Certainty Advice MD, Jim Stackpool, compares the experience of a professional from another industry with that of the financial services sector in challenging advisers to reflect on whether they are charging a fee that genuinely reflects the value of the services they deliver…
My doctor has cancer.
At the time of writing, she is undertaking treatment and hopefully on a path to full recovery.
I began seeing her just over twenty years ago when I started running long distances. My running buddy was a patient of hers and some of the surprises she uncovered for him came from similar shallow assumptions I used to hold about my own health.
It was obvious from the get-go, she was thorough. She insisted on a complete approach to patient health. She believed she could not afford to assume anything about the overall health of her patients. If I didn’t have at least one annual check-up, she said she could not do her job properly and she’d recommend me another doctor.
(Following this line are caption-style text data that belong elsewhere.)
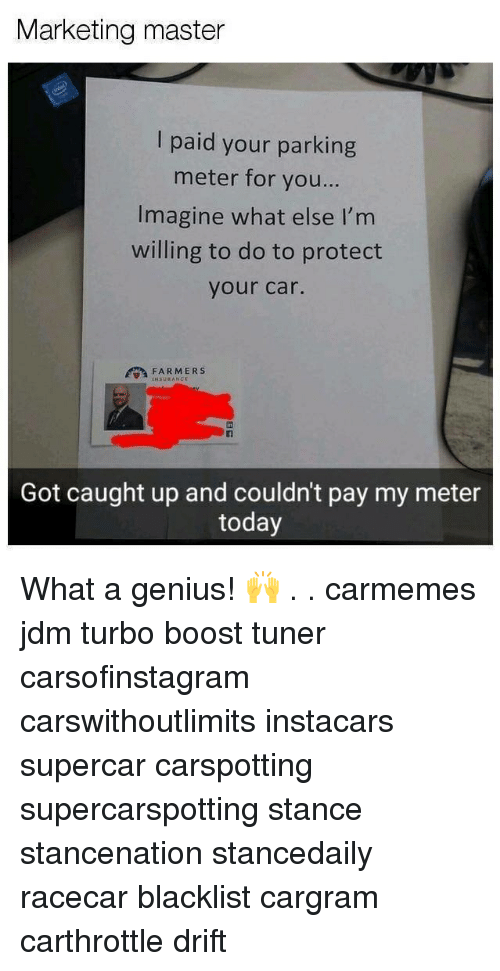 Memes, Boost, and Genius: Marketing master  I paid your parking  meter for you...  Imagine what else I'm  willing to do to protect  your car.  FARMERS  NSURANCE  Fi  Got caught up and couldn't pay my meter  today What a genius! 🙌 . . carmemes jdm turbo boost tuner carsofinstagram carswithoutlimits instacars supercar carspotting supercarspotting stance stancenation stancedaily racecar blacklist cargram carthrottle drift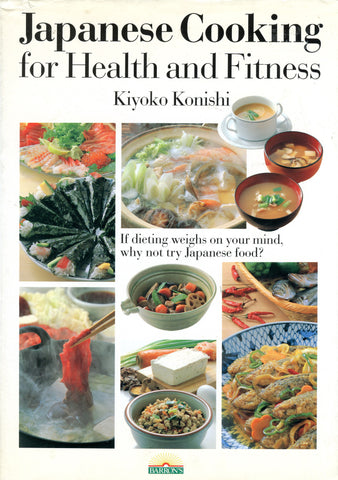 (Japan)  Japanese Cooking for Health and Fitness.  By Kiyoko Konishi.  [1984].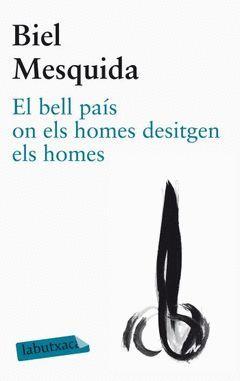 BELL PAÍS ON ELS HOMES DESITGEN  ELS HOMES,EL.LABUTXACA
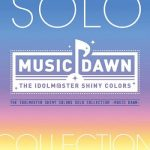 [Album] THE IDOLM@STER SHINY COLORS SOLO COLLECTION -MUSIC DAWN- (2020/MP3/RAR)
She made an immediate impact.
Her thoroughness uncovered a malignant colon polyp during a colonoscopy she insisted upon that I didn’t know I required.
Her annual check-ups made no assumptions. I’ve learned it is a solid basis for many relationships. She searched each year for any new imbalances and updates on previous issues in blood results, exercise routines, mental health, nutrient, skin specialist reports, renal reports, cardiac reports, bone density reports, and colonoscopy reports.
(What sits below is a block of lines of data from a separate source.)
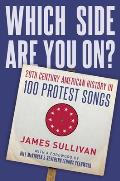 Which Side Are You On 20th Century American History in 100 Protest Songs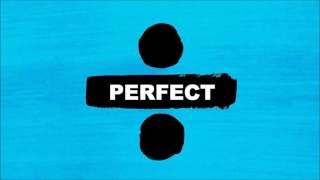Ed Sheeran Perfect Official Music Audio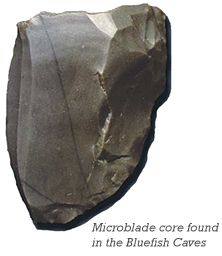 Microblade core found in the Bluefish Caves.
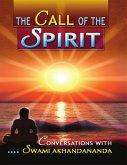 The Call of the Spirit: Conversations With Swami Akhandananda (eBook, ePUB)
Anything she considered important was on her list.
She was interested in anything that could affect her patient’s total health physically, emotionally, mentally, or environmentally.
She epitomised what we at Certainty Advice refer to as Plato’s Purpose – “The cure of a part should not be attempted without the treatment of the whole”. It has become one of our narratives.
She charged a consistent flat fee, higher than government rates, but not on value. Understandably, her days overflowed into late evenings. She was always running late. I guess she had 100% fee tension, taking on more than she possibly should.
I stupidly tried to play my expertise in her midst and start conversations regarding her fees, she stone-walled me, politely reminding me that my position was as her patient as she would do as she believes best. She had an obligation. She placed the needs of her clients above her own and would not have it any other way. She knew her time was a difficult balance. Such is the price of outstanding care and service.
Her greatest strength – genuine care – was her greatest weakness – putting others too far above herself.
Many advisers advise like my doctor dispensed her care.
Like her, they don’t become advisers to focus on making money, but to assist client progress. But, ironically as the business of giving advice gets more compliance-based, more procedural, more difficult, advisers too often need advice, after careers of giving advice, as to how they themselves can best progress.
Unfortunately, this level of outstanding service works to a point, then it doesn’t. Usually dramatically.
Working on it or in it…
The business of care is different to building a business of care.
The “working on the business rather than in the business” slogan confuses many founders.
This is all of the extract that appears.